Após a oficialização da venda do restaurante, não faltaram clientes a elogiarem a trajetória do “Iberia” e a lamentarem o seu desfecho nas redes sociais.

“Este restaurante faz parte do que tornou o bairro do Ironbound popular. É muito triste que a comunidade portuguesa tenha desaparecido lentamente da área. Todos nós envelhecemos e mudanças precisam de acontecer, mas não é fácil ver este lugar desaparecer”, disse uma cliente na página do Facebook do “Iberia”.

“Certamente fará falta. Lembro-me de quando era criança e o meu pai nos levava lá para os melhores jantares de frutos do mar”, escreveu um outro cliente.

Também o lusodescendente Michael Silva, vereador pelo Bairro Leste no Conselho Municipal de Newark, usou as redes sociais para se referir ao “Iberia” como uma referência na gastronomia portuguesa e um marco na história do Ironbound.

“Foi aqui que muitos residentes começaram a sua vida, que muitos empresários aprenderam o ABC do sucesso, que muitas histórias se concretizaram. Como vereador, posso dizer que é um dia triste, mas ao mesmo tempo de esperança”, defendeu.

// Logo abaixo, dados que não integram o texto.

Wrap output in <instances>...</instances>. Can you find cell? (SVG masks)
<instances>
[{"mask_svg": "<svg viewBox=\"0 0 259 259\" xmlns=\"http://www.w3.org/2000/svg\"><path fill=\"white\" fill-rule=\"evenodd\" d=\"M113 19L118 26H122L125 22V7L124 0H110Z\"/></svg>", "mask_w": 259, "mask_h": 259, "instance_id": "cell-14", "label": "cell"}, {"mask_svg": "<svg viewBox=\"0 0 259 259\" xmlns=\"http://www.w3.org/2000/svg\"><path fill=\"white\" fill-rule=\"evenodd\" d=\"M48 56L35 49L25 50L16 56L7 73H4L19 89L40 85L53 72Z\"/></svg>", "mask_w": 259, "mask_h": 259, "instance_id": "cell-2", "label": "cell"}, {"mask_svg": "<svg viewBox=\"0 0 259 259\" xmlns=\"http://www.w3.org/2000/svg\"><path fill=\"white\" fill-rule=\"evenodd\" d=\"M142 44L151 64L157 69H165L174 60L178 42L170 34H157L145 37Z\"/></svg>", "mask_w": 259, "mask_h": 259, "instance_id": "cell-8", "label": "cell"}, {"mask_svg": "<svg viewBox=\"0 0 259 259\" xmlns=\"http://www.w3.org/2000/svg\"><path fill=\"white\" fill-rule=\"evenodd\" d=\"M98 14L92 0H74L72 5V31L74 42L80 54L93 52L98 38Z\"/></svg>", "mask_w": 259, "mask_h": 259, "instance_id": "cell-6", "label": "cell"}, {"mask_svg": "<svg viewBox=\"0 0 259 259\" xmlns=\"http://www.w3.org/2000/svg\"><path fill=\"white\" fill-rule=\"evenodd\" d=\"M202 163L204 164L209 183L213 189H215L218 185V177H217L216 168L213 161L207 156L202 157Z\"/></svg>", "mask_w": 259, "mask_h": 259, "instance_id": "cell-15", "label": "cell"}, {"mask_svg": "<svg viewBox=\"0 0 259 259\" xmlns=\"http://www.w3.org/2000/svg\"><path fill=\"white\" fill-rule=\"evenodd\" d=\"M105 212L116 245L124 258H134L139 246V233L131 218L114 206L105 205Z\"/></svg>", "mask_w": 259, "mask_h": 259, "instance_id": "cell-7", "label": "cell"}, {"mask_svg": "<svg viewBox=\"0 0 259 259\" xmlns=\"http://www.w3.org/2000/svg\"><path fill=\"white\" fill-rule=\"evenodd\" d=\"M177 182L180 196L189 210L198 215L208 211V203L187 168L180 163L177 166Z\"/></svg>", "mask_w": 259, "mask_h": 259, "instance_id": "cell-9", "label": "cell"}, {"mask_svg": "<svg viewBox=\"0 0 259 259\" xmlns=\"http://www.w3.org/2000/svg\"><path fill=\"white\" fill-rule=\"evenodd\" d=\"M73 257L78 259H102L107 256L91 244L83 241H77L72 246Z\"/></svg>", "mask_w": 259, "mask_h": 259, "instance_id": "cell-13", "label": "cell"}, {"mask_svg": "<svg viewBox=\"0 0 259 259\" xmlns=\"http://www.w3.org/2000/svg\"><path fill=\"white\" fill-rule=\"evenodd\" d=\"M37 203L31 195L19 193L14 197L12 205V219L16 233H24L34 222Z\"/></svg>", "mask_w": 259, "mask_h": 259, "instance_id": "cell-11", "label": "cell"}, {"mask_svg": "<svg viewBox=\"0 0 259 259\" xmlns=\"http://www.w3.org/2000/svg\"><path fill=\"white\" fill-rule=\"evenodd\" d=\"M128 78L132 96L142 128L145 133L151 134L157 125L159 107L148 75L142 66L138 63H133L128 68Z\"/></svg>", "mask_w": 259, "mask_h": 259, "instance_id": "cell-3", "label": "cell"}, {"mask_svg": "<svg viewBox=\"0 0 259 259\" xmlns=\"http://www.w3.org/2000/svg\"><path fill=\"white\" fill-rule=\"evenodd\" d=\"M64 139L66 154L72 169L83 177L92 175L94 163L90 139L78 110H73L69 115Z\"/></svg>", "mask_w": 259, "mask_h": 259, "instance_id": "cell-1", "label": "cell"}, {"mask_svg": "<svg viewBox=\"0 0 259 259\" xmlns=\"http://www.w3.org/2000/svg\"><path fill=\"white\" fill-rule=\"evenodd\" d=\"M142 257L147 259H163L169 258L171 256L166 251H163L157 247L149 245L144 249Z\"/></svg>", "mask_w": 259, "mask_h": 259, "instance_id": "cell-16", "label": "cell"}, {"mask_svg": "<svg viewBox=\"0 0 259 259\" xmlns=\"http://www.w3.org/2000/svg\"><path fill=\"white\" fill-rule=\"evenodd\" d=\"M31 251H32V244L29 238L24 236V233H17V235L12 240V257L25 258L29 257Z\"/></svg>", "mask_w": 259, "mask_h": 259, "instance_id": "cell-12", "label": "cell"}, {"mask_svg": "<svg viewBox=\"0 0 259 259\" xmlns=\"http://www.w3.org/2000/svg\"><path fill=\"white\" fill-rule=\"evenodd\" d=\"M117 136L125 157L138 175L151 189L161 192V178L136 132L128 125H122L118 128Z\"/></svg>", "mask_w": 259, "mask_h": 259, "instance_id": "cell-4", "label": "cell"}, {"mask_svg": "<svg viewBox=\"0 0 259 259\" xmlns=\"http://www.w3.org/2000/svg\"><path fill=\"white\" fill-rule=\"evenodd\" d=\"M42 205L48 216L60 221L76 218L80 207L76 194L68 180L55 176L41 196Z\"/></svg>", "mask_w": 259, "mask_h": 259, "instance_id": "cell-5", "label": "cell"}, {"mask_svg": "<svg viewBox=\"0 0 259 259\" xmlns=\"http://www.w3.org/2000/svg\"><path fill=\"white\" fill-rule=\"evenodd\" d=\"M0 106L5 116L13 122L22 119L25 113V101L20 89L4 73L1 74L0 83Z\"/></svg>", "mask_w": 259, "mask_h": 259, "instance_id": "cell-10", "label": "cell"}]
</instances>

“Triste porque o Iberia foi uma grande referência para a nossa comunidade, um exemplo do que podemos conseguir com trabalho, dedicação e paixão pelo nosso apego aos valores da nossa própria história. De esperança, porque agora abrir-se-á um novo ciclo, com novas oportunidades e opções. O nosso bairro e os nossos residentes serão sempre a minha, nossa prioridade”, garantiu.